Glee’s Chris Colder authored a book that is currently number one on the New York Times list of best-selling children’s chapter books. The 22 year old hyphenate leveraged his success as television actor to land a two-book deal with Little, Brown and make a dream come true. He is the new poster boy for over-achieving.
Colfer has been quoted as saying that J K Rowling is his religion. Like Rowling, Colfer demonstrates skill at plot development and removing the tarnish from worn character stereotypes. Also like his role model, his command of grammar is that of a speaker, not of someone who writes to be read. Participles dangle and them is used when they would have been correct.
I’ll presume that neither Rowling or Colfer were willing to accept their editor’s corrections. Perhaps, the corrections weren’t made. The more I read by authors of a younger generation the more obvious it becomes that grammar rules are evolving. No textbook or educator can keep abreast of tsunami-like evolution.

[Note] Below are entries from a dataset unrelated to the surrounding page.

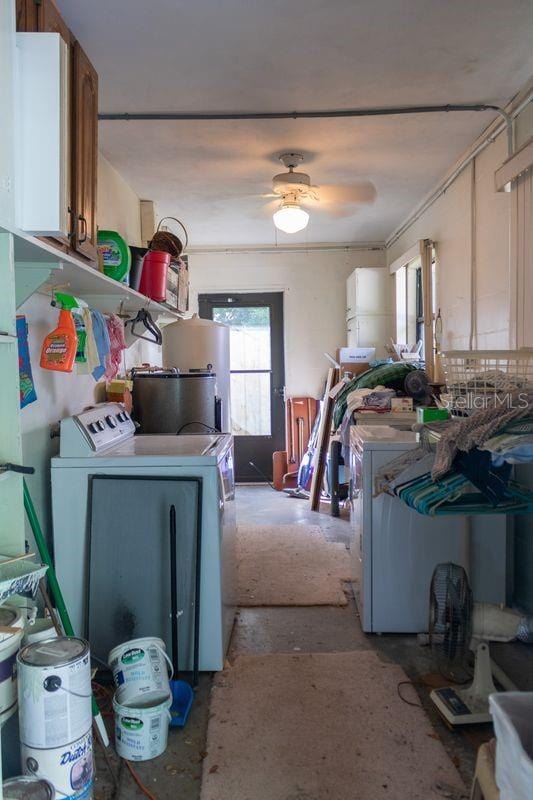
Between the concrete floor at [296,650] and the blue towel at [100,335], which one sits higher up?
Answer: the blue towel at [100,335]

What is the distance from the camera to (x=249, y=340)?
6.06 metres

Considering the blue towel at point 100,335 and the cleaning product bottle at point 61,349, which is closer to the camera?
the cleaning product bottle at point 61,349

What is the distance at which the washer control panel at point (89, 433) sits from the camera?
2287 mm

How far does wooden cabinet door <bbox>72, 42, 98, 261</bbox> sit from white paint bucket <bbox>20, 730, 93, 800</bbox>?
5.02ft

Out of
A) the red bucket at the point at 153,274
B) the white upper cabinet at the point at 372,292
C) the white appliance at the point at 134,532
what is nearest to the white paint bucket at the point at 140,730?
the white appliance at the point at 134,532

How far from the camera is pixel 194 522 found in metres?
2.19

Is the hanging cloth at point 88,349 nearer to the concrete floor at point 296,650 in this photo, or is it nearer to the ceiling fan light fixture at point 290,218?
the concrete floor at point 296,650

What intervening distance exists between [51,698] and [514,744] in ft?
3.45

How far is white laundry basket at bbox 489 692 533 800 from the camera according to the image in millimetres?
993

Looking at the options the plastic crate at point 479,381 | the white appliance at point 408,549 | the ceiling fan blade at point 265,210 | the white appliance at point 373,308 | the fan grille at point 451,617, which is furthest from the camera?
the white appliance at point 373,308

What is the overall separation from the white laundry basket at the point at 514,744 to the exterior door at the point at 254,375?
493cm

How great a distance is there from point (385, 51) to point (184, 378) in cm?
191

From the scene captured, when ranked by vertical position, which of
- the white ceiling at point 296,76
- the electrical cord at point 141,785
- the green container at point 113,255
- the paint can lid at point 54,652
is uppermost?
the white ceiling at point 296,76

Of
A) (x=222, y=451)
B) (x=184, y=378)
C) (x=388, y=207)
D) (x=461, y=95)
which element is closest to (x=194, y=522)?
(x=222, y=451)
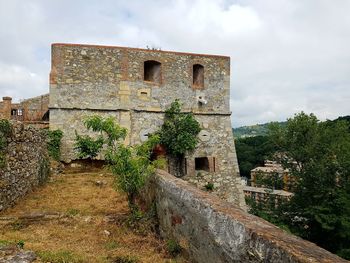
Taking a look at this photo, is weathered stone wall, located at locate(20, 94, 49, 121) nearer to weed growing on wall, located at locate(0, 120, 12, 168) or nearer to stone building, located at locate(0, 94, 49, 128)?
stone building, located at locate(0, 94, 49, 128)

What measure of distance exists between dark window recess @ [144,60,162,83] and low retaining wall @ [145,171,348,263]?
8842 mm

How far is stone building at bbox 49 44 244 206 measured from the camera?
13703 millimetres

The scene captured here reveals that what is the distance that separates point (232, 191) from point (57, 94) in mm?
8909

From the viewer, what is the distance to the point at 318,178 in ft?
58.0

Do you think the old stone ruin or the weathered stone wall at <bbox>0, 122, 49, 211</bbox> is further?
the old stone ruin

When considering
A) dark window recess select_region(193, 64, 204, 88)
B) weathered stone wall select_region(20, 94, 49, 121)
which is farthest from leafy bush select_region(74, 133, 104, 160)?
dark window recess select_region(193, 64, 204, 88)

There is a segment of youth writers who use a version of the verb “to sit” so frequently that I wonder when, not if, I will see it become commonplace. This sentence: The young man was seated on the bleacher. It is being written: The young man was sat on the bleacher. To my eye and ear the new version sounds wrong. There is no grey area for my response, with the exception, perhaps, that the new version is dialectical?
Dr. Johnson wrote that language once codified is out if date, because language is alive, changing with the times. Are Colfer’s dangling participles indications of a major shift in English grammar rules?